*** Dataset excerpts Section Begins ***

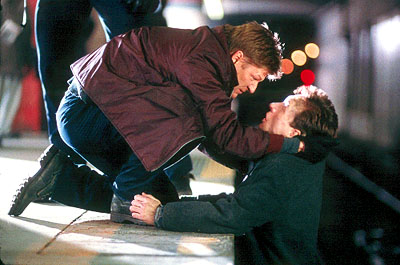 Shawn Doyle Sean Bean and  in 20th Century Fox's Don't Say A Word - 2001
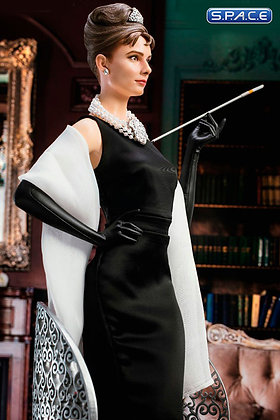 Holly Golightly Statue Deluxe Version (Breakfast at Tiffany's)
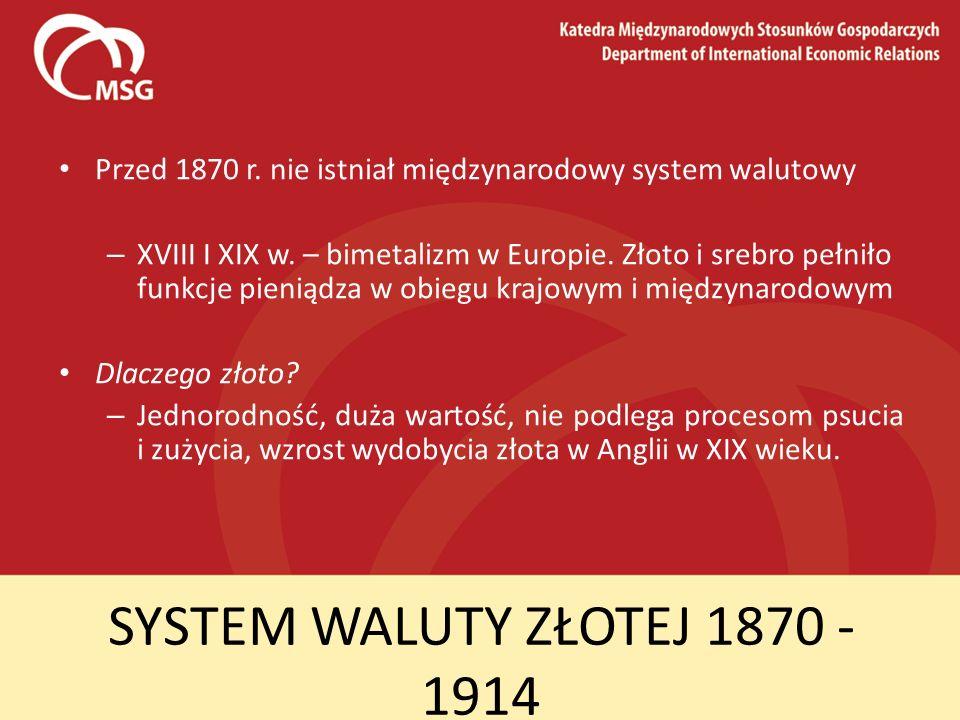 Przed 1870 r. nie istniał międzynarodowy system walutowy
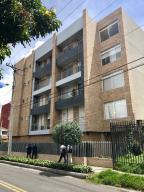 Apartamento En Arriendo En Bogota, Contador, Colombia, CO RAH: 17-74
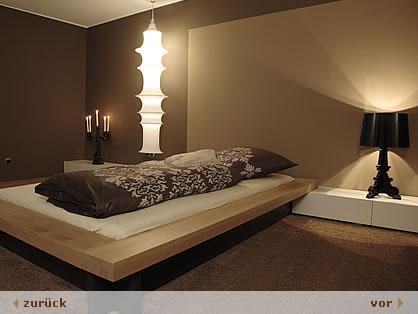 wohnzimmer ausmalen mit mehreren farben raum und m beldesign inspiration. Black Bedroom Furniture Sets. Home Design Ideas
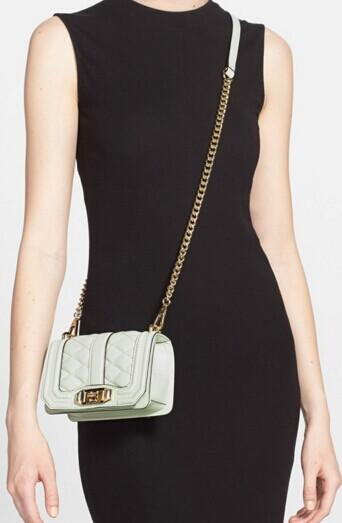 Rebecca Minkoff Mini Love Quilted Leather Shoulder Bag @ Saks Off 5th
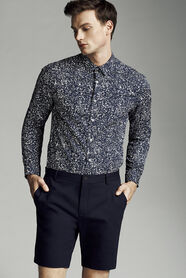 Milton Printed Shirt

*** Dataset excerpts Section Ends ***

Transcribe the entries above verbatim, excluding any image.

__Answer to the exercise__:
 Shawn Doyle Sean Bean and  in 20th Century Fox's Don't Say A Word - 2001
 Holly Golightly Statue Deluxe Version (Breakfast at Tiffany's)
 Przed 1870 r. nie istniał międzynarodowy system walutowy
 Apartamento En Arriendo En Bogota, Contador, Colombia, CO RAH: 17-74
 wohnzimmer ausmalen mit mehreren farben raum und m beldesign inspiration. Black Bedroom Furniture Sets. Home Design Ideas
 Rebecca Minkoff Mini Love Quilted Leather Shoulder Bag @ Saks Off 5th
 Milton Printed Shirt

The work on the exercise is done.